Textile machinery production and delivery cycle takes six months. According to convention, 6 and July are the main time for overseas orders in second years.
However, from the current situation of the two major textile machinery trading companies in the north and south, textile machinery exports also encountered cold currents as well as the domestic textile machinery market.

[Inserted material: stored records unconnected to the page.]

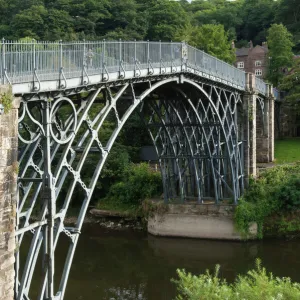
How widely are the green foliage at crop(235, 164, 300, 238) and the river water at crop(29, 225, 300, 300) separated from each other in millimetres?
1461

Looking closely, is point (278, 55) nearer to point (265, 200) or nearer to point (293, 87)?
point (293, 87)

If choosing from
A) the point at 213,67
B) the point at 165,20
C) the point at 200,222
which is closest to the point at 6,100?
the point at 213,67

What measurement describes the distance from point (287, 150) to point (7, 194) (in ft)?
130

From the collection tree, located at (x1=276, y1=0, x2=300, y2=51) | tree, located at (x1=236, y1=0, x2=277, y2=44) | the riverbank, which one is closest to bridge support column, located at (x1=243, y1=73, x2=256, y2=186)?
→ the riverbank

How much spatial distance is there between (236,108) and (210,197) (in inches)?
239

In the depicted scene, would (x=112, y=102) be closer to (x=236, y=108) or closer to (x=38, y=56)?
(x=38, y=56)

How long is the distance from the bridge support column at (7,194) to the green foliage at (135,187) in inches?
979

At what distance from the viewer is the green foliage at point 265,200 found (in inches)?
1201

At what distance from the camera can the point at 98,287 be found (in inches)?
904

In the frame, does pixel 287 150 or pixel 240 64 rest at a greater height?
pixel 240 64

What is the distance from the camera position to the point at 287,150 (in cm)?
4616

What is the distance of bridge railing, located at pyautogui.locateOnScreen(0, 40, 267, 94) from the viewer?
11.3 meters

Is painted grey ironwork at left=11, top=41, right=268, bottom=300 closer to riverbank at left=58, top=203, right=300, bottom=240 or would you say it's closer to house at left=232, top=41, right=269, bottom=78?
riverbank at left=58, top=203, right=300, bottom=240

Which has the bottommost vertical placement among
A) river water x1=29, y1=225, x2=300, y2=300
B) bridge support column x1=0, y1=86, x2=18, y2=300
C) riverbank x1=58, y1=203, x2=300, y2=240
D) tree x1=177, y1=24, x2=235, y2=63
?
river water x1=29, y1=225, x2=300, y2=300
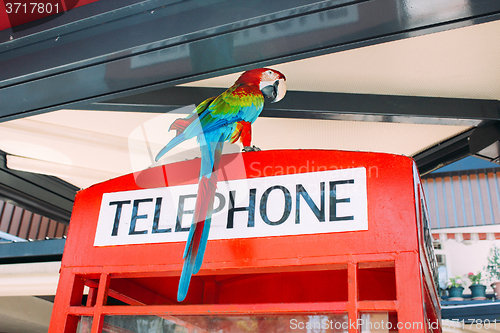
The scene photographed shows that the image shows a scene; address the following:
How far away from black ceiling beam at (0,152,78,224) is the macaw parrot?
238 centimetres

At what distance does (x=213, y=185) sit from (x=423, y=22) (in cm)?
99

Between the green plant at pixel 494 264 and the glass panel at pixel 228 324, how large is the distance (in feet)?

The import and export of China spinning machines occupy about 10% of the market share of China's textile machinery exports. "Last year, we made 1.2 billion, and this year we can only maintain this level. Next year's situation is hard to tell."
China Textile Machinery Import and export head of the first financial daily said.
And Pny's situation is even worse.
"In order to maintain a certain profit margin, we have chosen to increase the quoted price by 40%, so the number of bills in the second half of this year has been significantly reduced."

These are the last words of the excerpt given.